Regen bedeutet, dass durch Sonneneinstrahlung in die Atmosphäre verdunstetes Wasser, weil es in eine meteorologische Konstellation mit tieferer Temperatur gerät, zunächst zu Wolken kondensiert und bei noch etwas niedrigerer Temperatur ausregnet. Dabei kann die Verdunstung des Wassers in einer anderen Region, zumeist auf dem Meer, erfolgt sein; durch die Winde werden die Wolkenformationen gegebenenfalls fortbewegt.

Schnee bedeutet, dass das verdunstete Wasser der Wolken aufgrund der dann herrschenden Wintersituation auf niedrigere Temeperaturen trifft, womit sich die Wassermoleküle zu Schnee kristallisieren, bevor sich die Wolke entleert.

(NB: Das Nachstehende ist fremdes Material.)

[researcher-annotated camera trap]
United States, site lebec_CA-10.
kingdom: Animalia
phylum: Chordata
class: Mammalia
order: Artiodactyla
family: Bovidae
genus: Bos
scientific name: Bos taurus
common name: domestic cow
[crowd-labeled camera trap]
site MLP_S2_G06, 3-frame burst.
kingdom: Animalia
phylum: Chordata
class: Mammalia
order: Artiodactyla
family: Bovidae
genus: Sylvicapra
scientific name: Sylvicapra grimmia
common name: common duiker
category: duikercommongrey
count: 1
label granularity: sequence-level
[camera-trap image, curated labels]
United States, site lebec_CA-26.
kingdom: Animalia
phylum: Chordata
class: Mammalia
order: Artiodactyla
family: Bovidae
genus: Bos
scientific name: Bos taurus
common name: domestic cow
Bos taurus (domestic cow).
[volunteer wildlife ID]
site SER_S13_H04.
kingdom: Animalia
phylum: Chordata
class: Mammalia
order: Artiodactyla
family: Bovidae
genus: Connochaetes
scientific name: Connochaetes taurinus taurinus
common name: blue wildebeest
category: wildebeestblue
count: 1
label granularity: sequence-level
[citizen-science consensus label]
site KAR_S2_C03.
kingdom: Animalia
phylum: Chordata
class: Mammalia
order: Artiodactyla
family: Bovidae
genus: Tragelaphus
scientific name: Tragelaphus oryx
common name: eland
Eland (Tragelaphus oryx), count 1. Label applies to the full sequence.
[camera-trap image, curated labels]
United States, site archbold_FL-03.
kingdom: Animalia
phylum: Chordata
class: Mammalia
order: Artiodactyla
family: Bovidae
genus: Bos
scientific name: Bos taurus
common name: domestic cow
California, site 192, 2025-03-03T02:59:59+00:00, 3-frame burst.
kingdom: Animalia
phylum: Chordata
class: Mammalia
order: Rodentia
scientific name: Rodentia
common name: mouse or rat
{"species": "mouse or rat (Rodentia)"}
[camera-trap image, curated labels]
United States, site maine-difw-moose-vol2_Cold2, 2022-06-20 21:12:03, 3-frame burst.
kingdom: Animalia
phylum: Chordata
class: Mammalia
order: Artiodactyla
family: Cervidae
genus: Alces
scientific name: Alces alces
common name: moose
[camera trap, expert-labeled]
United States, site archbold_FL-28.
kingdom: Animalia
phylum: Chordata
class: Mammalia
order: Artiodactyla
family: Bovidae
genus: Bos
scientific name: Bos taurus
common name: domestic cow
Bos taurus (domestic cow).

Nebel ist kondensiertes Wasser, also im Prinzip eine Art Wolke in Bodennähe. Er bildet sich, wenn sich die atmosphärische Luft abkühlt, darunter liegende Gewässer und Erdoberflächen aber von der zuvor herrschenden Wetterlage noch wärmer ist: es verdunstet dann Wasser, das aber in der kühleren Umgebungsluft sofort wieder kondensiert, womit der Nebel entsteht.

Winde entstehen aufgrund von unterschiedlicher Erwärmung der Erdoberfläche, womit ein Druckgefälle vom Hoch- zum Tiefdruckgebiet entsteht. Dies wird noch verstärkt durch die Erdrotation.

Die Wettervorhersage konnte mit der Zeit und dem Einsatz von Wettersatelliten deutlich verbessert werden. Trotzdem ist eine Prognose von mehr als 5 bis 7 Tagen relativ ungenau.